**Exercise aim**: Reproduce verbatim the lines of the entries below, starting at the line containing "What item among" and running through the end of the entries, inclusive.

(Image-linked spatial entries)
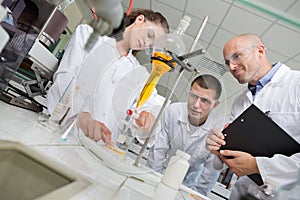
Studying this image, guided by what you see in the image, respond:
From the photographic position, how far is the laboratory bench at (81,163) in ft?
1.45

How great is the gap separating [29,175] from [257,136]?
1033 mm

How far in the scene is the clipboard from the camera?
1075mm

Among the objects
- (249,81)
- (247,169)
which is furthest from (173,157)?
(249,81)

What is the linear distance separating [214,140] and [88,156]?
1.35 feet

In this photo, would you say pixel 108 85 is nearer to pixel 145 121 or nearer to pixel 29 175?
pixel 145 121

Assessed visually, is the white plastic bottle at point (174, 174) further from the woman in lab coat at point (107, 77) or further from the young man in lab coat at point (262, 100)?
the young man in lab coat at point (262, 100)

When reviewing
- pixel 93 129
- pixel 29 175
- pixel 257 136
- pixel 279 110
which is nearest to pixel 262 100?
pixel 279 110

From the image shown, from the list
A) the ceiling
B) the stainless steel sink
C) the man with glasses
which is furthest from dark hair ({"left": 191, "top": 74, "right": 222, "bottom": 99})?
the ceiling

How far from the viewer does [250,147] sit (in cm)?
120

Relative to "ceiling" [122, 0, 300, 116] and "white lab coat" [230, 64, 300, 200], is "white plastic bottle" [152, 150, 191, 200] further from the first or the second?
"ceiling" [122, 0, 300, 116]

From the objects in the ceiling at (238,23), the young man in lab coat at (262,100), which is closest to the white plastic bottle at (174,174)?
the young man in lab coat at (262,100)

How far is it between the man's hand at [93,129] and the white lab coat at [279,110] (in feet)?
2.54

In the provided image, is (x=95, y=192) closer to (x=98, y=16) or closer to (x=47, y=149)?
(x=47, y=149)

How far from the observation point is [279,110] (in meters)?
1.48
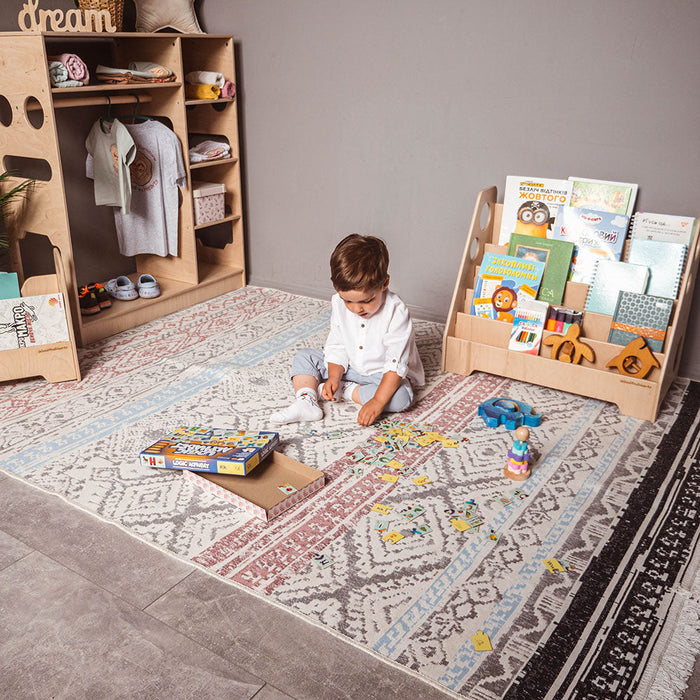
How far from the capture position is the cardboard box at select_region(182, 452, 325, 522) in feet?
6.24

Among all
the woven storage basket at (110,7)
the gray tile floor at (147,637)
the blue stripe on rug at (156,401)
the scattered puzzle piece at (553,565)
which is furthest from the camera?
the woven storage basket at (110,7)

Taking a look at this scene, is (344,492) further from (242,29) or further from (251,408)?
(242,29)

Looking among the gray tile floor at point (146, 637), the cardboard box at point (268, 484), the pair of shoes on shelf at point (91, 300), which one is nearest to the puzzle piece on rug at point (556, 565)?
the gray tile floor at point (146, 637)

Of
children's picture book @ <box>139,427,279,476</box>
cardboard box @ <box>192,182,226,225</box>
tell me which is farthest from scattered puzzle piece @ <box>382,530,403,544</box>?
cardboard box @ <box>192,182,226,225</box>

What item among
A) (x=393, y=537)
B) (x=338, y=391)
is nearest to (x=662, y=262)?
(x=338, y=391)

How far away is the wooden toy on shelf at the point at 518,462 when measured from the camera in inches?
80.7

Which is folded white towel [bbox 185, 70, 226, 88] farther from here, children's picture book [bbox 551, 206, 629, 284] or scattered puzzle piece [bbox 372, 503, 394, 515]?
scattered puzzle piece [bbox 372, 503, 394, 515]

**Task solution**:
What item among
A) (x=393, y=537)
B) (x=338, y=391)
is nearest to (x=662, y=262)?
(x=338, y=391)

How far away is the wooden toy on shelf at the point at 518,462 when measured from the camera in inches?
80.7

Which is folded white towel [bbox 185, 70, 226, 88] farther from here, children's picture book [bbox 551, 206, 629, 284] or scattered puzzle piece [bbox 372, 503, 394, 515]?
scattered puzzle piece [bbox 372, 503, 394, 515]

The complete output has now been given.